Source passage section start

Scientists Solve Mystery of Salt Deserts’ Unusual Honeycomb Patterns


Salt Deserts Are Covered in Strange, Repeating Patterns. We've Finally Figured Out Why

The spectacular, hexagonal shapes texturing salt deserts such as the Badwater Basin in Death Valley, California, and Salar de Uyuni in Bolivia have long mystified travelers and scientists alike.

Salt deserts are among the most extreme and inhospitable places on the planet and their bizarre and other-worldly polygon-shaped structures attract hundreds of thousands of tourists every year.

They occur in areas including the Badwater Basin of Death Valley in California and Salar de Uyuni in Chile, where they served as a backdrop for the desert planet Crait in ‘Star Wars: The Last Jedi’.

Now a team involving researchers at Nottingham Trent University and TU Graz in Austria has been able to explain the origin of these patterns and their iconic shape and size.

Scientists Solve Mystery of Salt Deserts’ Unusual Honeycomb Patterns
Scientists Solve Mystery of Salt Deserts’ Unusual Honeycomb Patterns. The Uyuni Salt Flat at sunrise, Bolivia.
Photo: © Sara_Winter


Previously, it was suspected that the salt crust of the desert dries out and cracks form, around which the patterns grow. Another hypothesis suggested that the salt crust grows continuously and bends due to lack of space, forming the patterns.

Neither of these explanations, however, account for the consistent size – always one to two metres – and the honeycomb shape.


A more plausible explanation has now been provided by researchers, who describe how convection of saline water in the subsurface is responsible for the honeycomb-like formation of the salt patterns.

The constant size of the features and the speed with which the patterns grow can also be attributed to this, they say.

To get to the bottom of this mystery of nature, the team combined the research fields of fluid dynamics from physics and geomorphology from the geosciences and investigated the phenomenon from several directions.

They observed in laboratory experiments how saline water moves in sandy soils and analysed in numerical simulations the length scale of the patterns under different conditions. In two field studies in California they observed the patterns in nature and collected samples to show that the currents in the subsurface mirror the patterns visible on the surface.

The evidence gathered by the researchers in experiments, simulations and field studies all points to a consistent picture.

The driving mechanism for pattern formation is the convection or circulation of salty water in the soil beneath the salt crust. The salt deserts in which these patterns occur are by no means bone dry and the highly salty groundwater often reaches up to lie directly below the salt crust. In these deserts you’d quickly reach that water digging by hand, although it would be far too salty to drink.

Source passage section end
Stored data section start

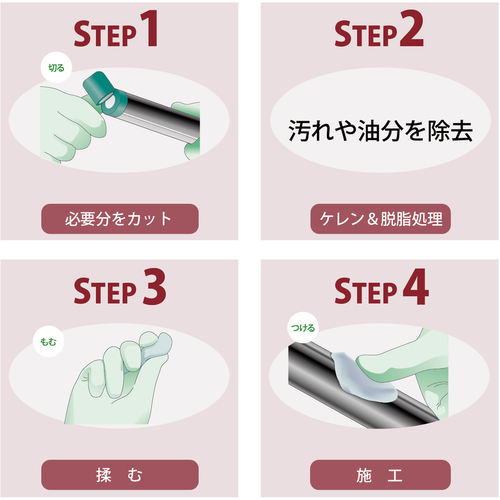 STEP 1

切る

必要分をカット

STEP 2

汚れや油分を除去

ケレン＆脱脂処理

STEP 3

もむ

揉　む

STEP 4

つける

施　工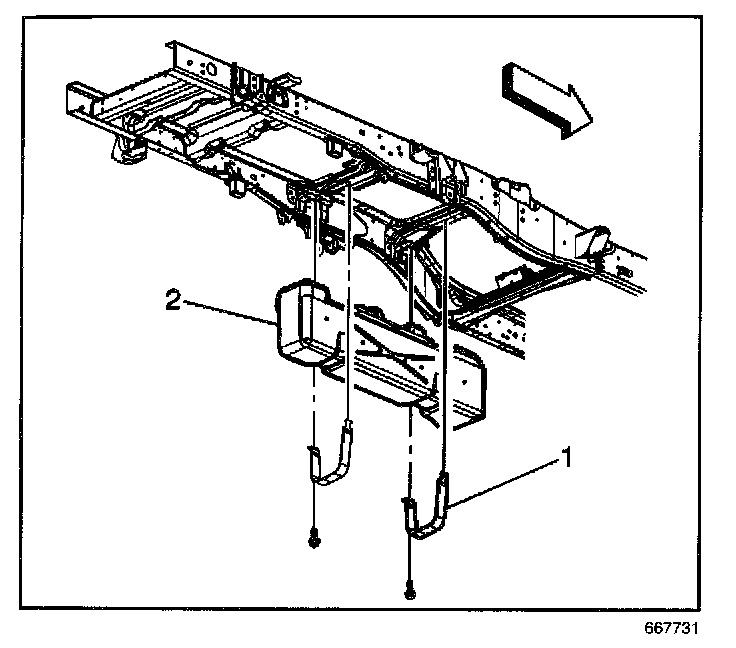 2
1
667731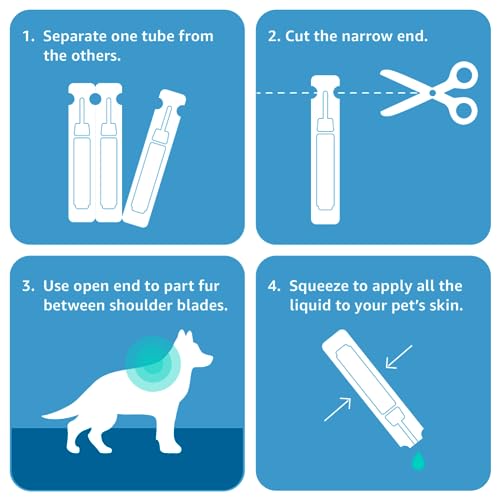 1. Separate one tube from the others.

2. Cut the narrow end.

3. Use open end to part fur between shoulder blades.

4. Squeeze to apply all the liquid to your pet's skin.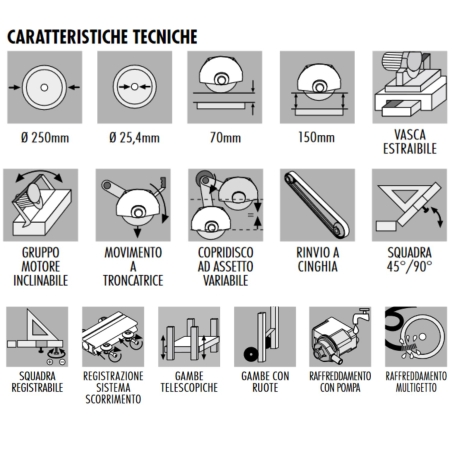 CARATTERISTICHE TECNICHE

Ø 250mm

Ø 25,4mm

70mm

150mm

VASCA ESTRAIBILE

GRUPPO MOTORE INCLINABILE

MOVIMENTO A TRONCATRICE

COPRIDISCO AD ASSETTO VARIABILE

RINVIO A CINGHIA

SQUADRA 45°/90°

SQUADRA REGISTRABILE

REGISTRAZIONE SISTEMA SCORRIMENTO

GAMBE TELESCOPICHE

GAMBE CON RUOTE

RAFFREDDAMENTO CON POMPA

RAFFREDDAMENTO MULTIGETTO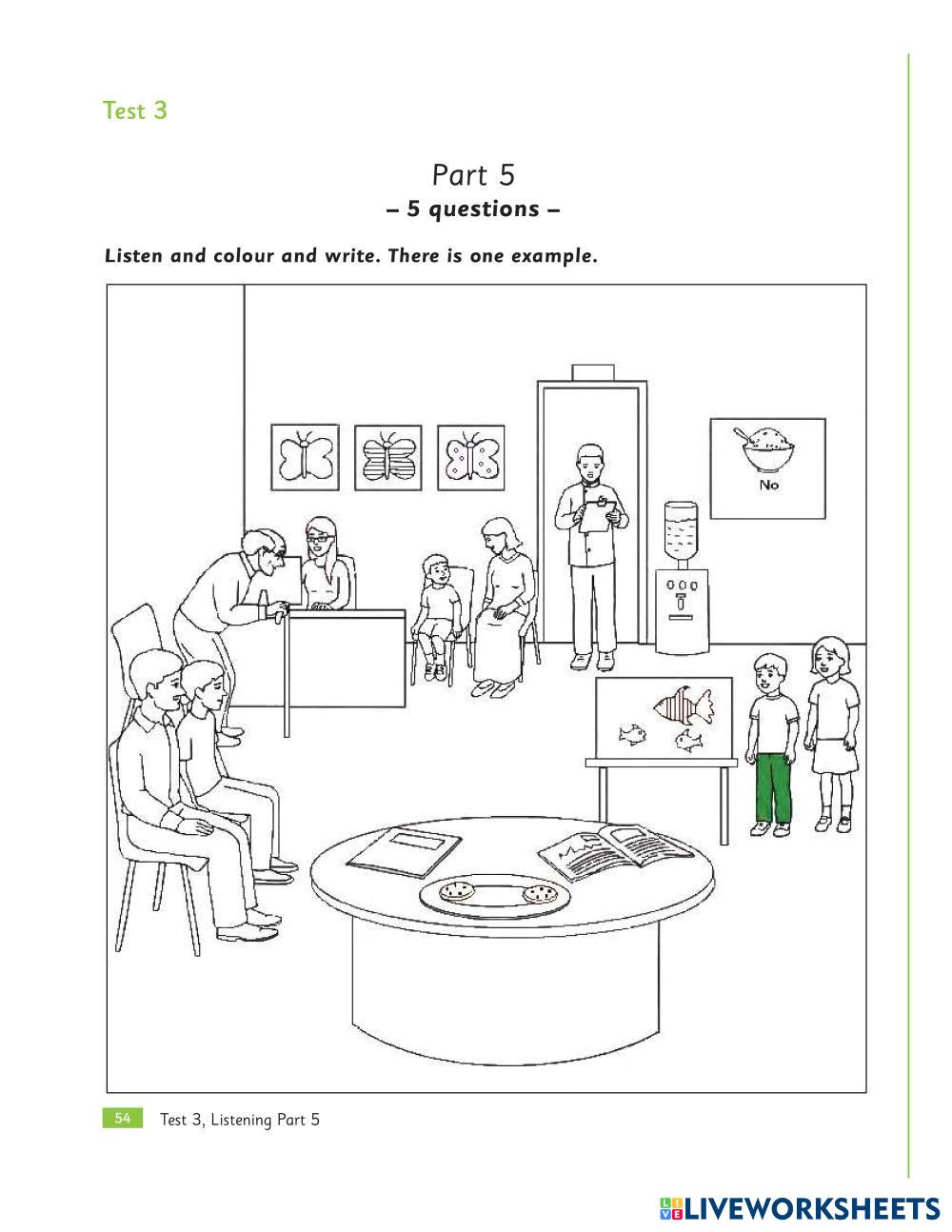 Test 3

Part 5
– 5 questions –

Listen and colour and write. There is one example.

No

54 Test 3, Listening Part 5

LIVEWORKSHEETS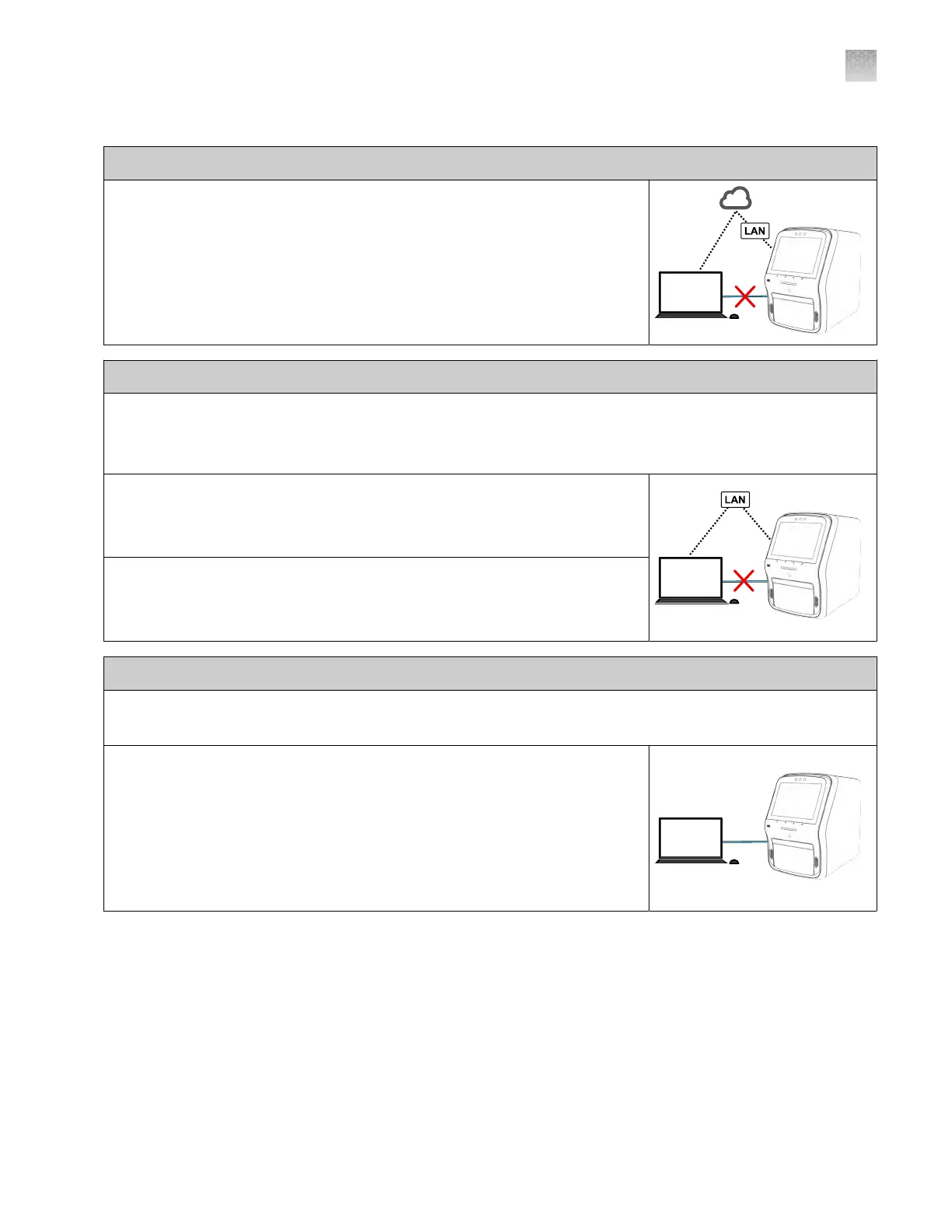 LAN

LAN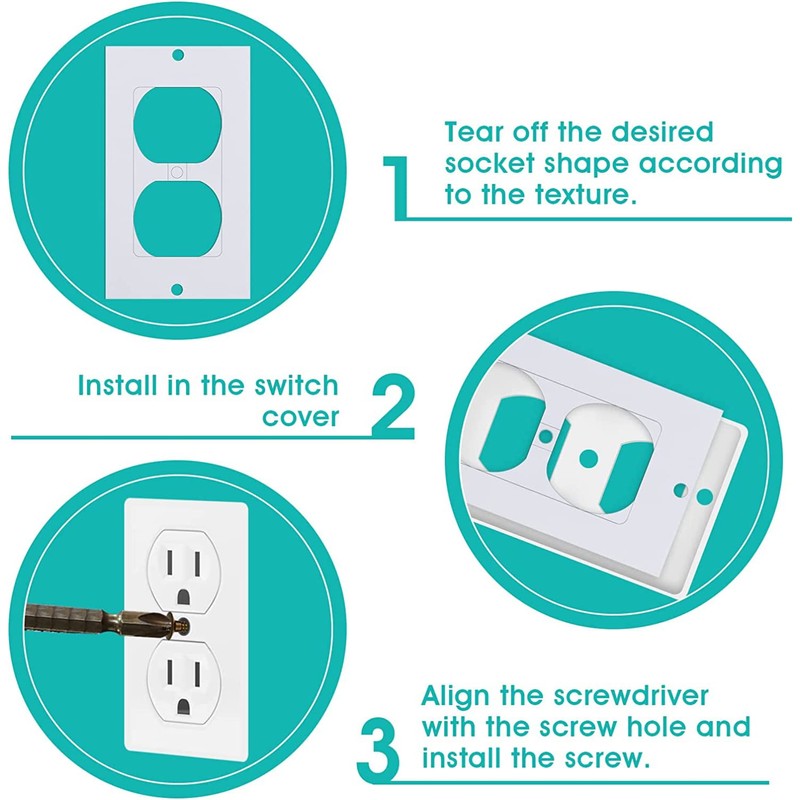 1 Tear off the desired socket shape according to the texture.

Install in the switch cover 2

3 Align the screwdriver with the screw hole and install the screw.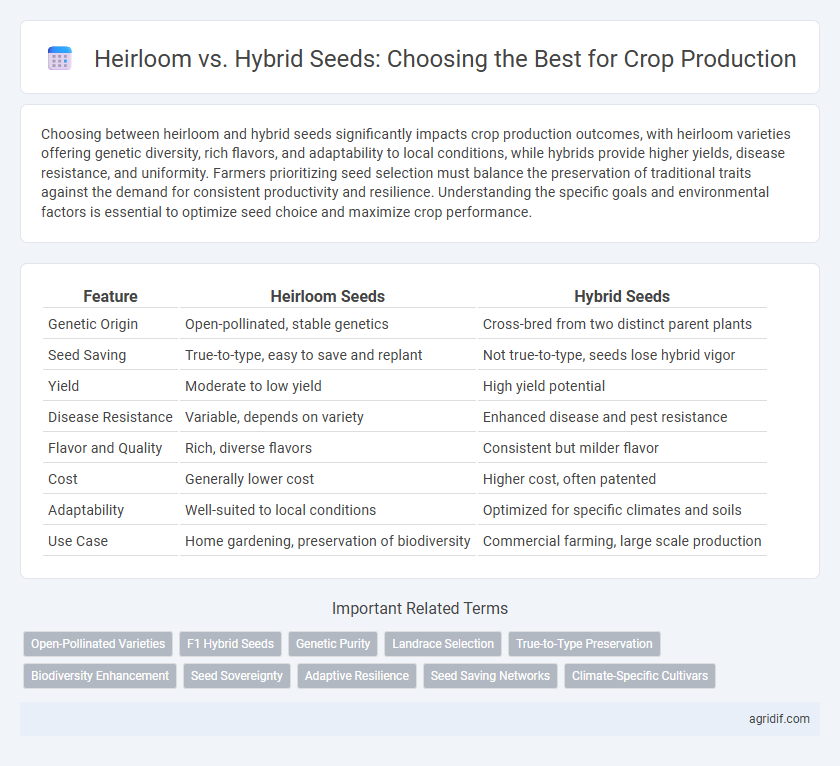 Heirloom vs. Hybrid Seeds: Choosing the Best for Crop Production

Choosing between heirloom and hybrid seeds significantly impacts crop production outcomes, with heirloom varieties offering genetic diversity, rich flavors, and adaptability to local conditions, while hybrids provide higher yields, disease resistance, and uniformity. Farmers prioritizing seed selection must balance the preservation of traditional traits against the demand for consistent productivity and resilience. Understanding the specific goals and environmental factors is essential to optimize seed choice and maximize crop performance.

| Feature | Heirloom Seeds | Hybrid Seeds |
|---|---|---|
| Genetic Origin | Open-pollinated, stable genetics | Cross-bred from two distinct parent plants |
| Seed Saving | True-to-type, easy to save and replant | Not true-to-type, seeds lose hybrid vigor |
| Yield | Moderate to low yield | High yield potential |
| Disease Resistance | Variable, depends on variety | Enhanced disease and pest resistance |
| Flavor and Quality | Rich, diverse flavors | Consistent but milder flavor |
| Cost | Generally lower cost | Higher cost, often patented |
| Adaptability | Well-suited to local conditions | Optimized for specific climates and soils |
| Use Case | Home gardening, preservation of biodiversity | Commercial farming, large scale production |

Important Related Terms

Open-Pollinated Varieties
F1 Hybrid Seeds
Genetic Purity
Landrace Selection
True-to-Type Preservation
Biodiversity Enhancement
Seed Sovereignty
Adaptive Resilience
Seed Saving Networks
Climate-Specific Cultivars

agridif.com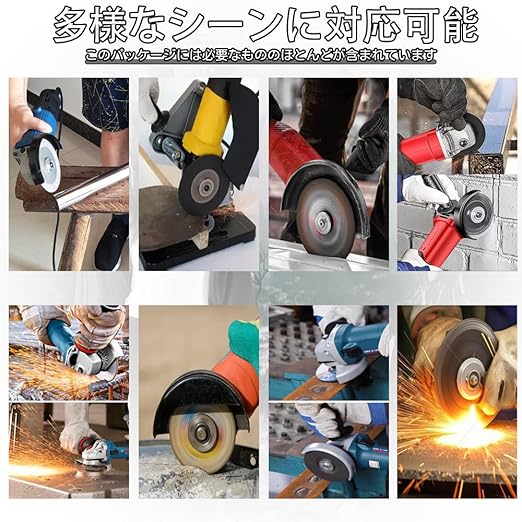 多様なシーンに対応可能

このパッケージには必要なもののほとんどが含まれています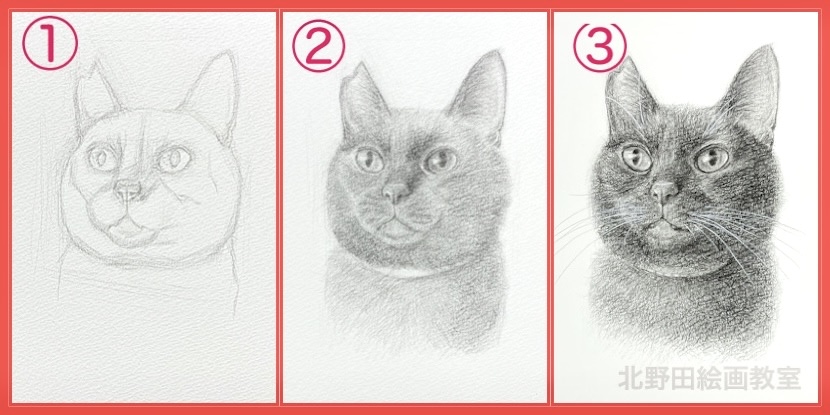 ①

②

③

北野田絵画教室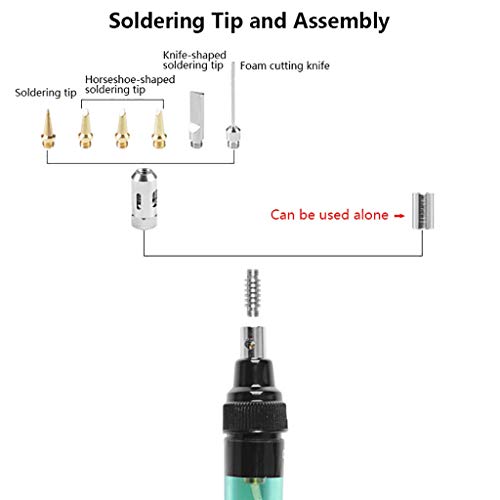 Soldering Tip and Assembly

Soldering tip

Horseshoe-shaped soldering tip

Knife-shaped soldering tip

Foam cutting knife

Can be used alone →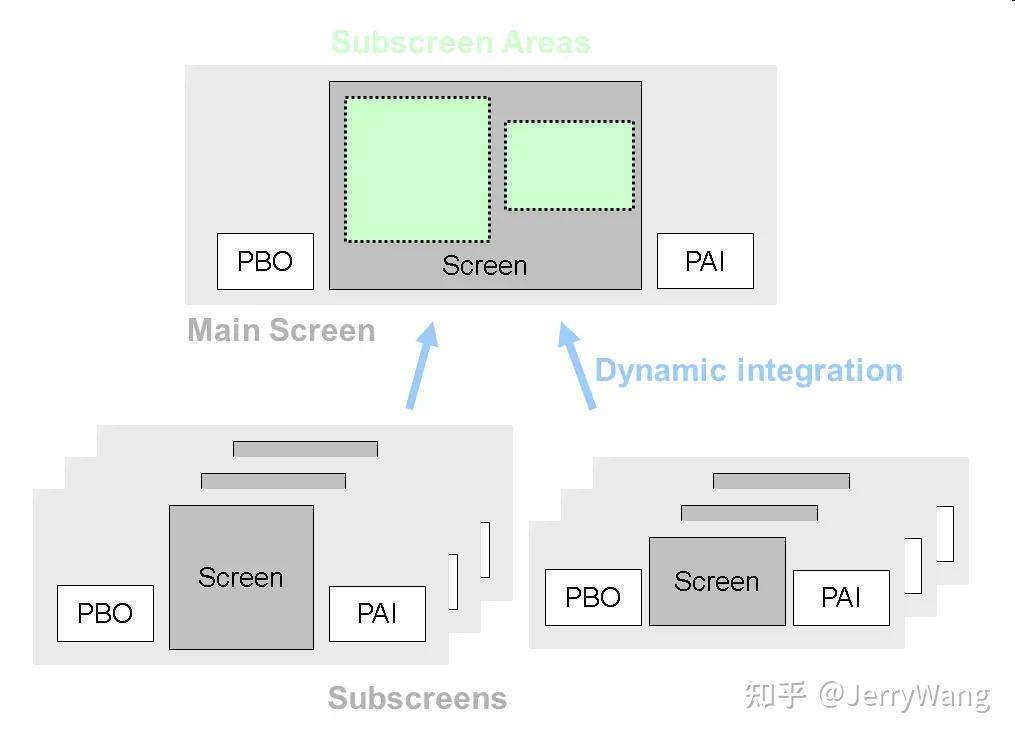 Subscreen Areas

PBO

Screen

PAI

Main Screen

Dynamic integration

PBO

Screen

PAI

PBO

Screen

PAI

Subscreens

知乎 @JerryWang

Stored data section end

_What this exercise asks_
**A.** According to the salt desert article, what size are the honeycomb features always?
**B.** Resume the salt desert article from its last sentence onward.
The rows play no part in what is asked here.

_Outputs by task_
**A.** They are always one to two meters across.

**B.**
When this brine then evaporates in the hot summer sun, the salt remains. This makes the groundwater directly below the surface saltier, and thus heavier than the fresher water that still lurks below. If this difference in salinity is high enough, the saltier water near the surface begins to sink downwards, while fresher water rises from below.

Similar to hot and cold water circulating by convection in radiators, convection rolls of salty and less salty water form in the subsurface.

A single convection roll would have a circular shape, which maximises the volume enclosed by the roll while minimising its circumference. However, when many convection rolls develop next to each other in the ground, they are ‘squeezed’ together and produce hexagonal, honeycomb-like patterns, along the edges of which very salty water sinks down.

In places with a particularly high salt content, salt also crystallises more on the surface. Over time, the resulting crust forms the raised humps and edges that create the honeycomb salt pattern.

First author Dr Jana Lasser from TU Graz said: “This is a great example of curiosity-driven basic research. Nature presents us with an obvious and fascinating puzzle that stimulates our curiosity and thereby prompts us to solve it – even without any direct further possibility of application in mind.”

In addition to satisfying curiosity, an understanding of the topography of salt deserts helps predict how much mineral-rich dust will be dislodged from the surfaces of salt deserts and swirled into the atmosphere. This dust in turn plays an important role in the formation of clouds and the transport of minerals into the oceans.

Dr Lucas Goehring, Associate Professor in Physics in Nottingham Trent University’s School of Science and Technology, said: “In salt deserts the first thing you see – almost the only thing you see – is an endless patchwork of hexagons and other ordered shapes. Some 50 million tourists have visited these patterns at Death Valley alone, and the fantastic landscape demands an explanation.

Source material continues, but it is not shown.